Pictured above is a small haul from Hungry Hollow - a smorgasbord of crinoids, brachiopods, tentaculites, and a few trilobite (eldregeops rana) fragments - fairly typical fauna there.
Beside the trusty, rusty claw hammer is leptaena (left) and some assorted chunky brachiopods (right). Leptaena hash plate below (all from the Boler pit):
Typical view of Arkona shale in south pit of Hungry Hollow. On the left are assorted, broken spirifer fragments, while on the right are assorted tentaculites, a few crinoid segments, and a few bactrites.
A collection of trilobite fragments pulled from the Boler pit (all specimens are Eldregeops rana)
Handful of spirifers pulled from the Boler pit.
New to my collection, the trilobite Greenops boothi, found on the north slopes of the Ausable River, west of Hungry Hollow. Note the sawtooth-like pygidium. These come from the Widder Formation that I am now focusing more on in my trips to HH.
Closeup of the same specimen, with some of the matrix broken away.
I found roughly 50 or so trilobite fragments this year, mostly of Eldredgeops, but the Greenops was a nice find.
I found roughly 50 or so trilobite fragments this year, mostly of Eldredgeops, but the Greenops was a nice find.

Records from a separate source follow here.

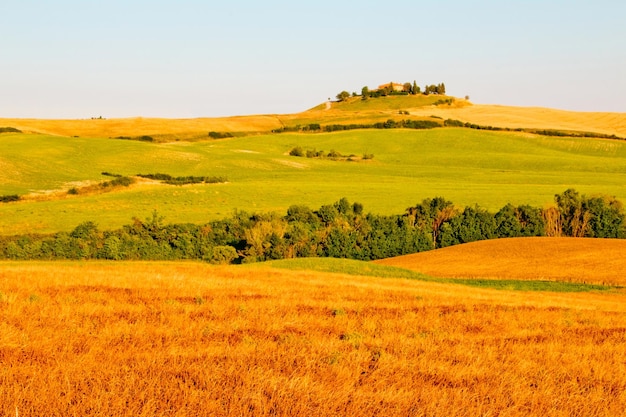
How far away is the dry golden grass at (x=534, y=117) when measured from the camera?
463 feet

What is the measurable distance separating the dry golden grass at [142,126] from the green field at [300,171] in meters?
13.3

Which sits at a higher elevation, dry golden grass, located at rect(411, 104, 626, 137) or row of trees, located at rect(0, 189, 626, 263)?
dry golden grass, located at rect(411, 104, 626, 137)

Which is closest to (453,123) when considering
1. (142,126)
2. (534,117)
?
(534,117)

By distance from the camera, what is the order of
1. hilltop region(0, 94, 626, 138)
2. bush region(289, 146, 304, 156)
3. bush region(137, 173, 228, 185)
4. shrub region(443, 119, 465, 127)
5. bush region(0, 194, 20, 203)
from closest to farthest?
Answer: bush region(0, 194, 20, 203) → bush region(137, 173, 228, 185) → bush region(289, 146, 304, 156) → hilltop region(0, 94, 626, 138) → shrub region(443, 119, 465, 127)

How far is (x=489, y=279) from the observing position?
39.7 metres

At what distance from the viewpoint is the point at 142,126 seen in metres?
141

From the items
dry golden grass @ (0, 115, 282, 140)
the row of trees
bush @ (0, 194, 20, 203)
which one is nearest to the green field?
bush @ (0, 194, 20, 203)

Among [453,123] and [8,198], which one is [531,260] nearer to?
[8,198]

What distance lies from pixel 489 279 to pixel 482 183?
51.8m

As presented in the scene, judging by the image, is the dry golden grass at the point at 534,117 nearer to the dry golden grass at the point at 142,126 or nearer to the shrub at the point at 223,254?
the dry golden grass at the point at 142,126

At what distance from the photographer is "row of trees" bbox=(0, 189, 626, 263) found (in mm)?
54531

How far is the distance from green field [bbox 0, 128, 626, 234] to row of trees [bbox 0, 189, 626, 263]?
6372mm

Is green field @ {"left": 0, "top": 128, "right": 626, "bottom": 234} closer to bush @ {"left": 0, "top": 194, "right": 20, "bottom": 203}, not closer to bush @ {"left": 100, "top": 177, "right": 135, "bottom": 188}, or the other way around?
bush @ {"left": 100, "top": 177, "right": 135, "bottom": 188}

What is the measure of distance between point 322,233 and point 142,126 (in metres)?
93.5
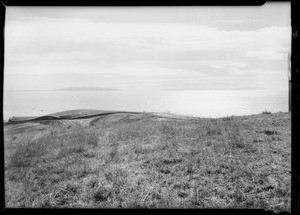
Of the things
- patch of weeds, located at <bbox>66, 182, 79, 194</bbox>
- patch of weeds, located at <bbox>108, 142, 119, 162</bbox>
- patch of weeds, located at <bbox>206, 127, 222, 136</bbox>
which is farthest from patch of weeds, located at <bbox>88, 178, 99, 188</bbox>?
patch of weeds, located at <bbox>206, 127, 222, 136</bbox>

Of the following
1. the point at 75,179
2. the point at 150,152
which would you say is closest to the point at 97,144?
the point at 150,152

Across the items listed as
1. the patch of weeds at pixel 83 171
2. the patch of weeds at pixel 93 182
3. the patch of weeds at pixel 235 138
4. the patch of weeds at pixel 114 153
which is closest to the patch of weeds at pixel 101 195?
the patch of weeds at pixel 93 182

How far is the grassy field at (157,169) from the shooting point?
4871 millimetres

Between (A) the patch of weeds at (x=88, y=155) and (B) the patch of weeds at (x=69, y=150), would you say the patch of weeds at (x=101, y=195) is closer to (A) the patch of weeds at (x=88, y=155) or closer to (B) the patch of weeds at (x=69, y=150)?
(A) the patch of weeds at (x=88, y=155)

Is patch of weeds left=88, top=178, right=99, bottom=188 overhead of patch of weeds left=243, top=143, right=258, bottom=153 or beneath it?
overhead

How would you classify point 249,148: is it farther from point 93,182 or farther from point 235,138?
point 93,182

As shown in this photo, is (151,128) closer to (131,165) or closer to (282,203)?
(131,165)

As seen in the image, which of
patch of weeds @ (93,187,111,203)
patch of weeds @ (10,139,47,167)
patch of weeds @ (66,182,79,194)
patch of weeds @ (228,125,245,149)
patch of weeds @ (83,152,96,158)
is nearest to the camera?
patch of weeds @ (93,187,111,203)

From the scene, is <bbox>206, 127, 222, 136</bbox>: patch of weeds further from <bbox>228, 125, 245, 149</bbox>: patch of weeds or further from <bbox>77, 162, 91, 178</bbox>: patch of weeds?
<bbox>77, 162, 91, 178</bbox>: patch of weeds

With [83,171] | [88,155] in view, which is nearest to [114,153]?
[88,155]

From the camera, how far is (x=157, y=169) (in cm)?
625

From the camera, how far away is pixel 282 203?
448cm

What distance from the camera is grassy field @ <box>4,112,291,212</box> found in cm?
487

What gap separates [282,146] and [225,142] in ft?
4.78
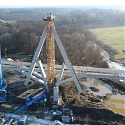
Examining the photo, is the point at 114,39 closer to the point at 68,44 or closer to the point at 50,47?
the point at 68,44

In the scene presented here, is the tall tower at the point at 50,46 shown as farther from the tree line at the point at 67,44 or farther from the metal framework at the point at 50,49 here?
the tree line at the point at 67,44

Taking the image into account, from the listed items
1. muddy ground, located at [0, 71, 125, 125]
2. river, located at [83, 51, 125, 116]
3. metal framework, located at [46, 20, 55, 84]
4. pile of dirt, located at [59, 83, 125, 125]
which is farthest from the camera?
river, located at [83, 51, 125, 116]

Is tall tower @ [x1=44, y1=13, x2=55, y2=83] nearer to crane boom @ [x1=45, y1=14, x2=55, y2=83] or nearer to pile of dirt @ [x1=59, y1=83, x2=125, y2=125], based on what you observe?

Now that winter has arrived, I am preparing better for my trips to Hungry Hollow. I've recently acquired the essential textbook on silica fossils of the Middle Devonian by Kesling and Chilman, and have pored over stratigraphic and lithological studies of the Hamilton Group exposures. For those of you planning a visit, a rough guide to the strata in ascending order would be Arkona, Hungry Hollow, and Widder. I also suspect that I'll be posting some nice close-ups of my finds in the months to come once my digital microscope arrives.
I wish I could do this for a living!
I wish I could do this for a living!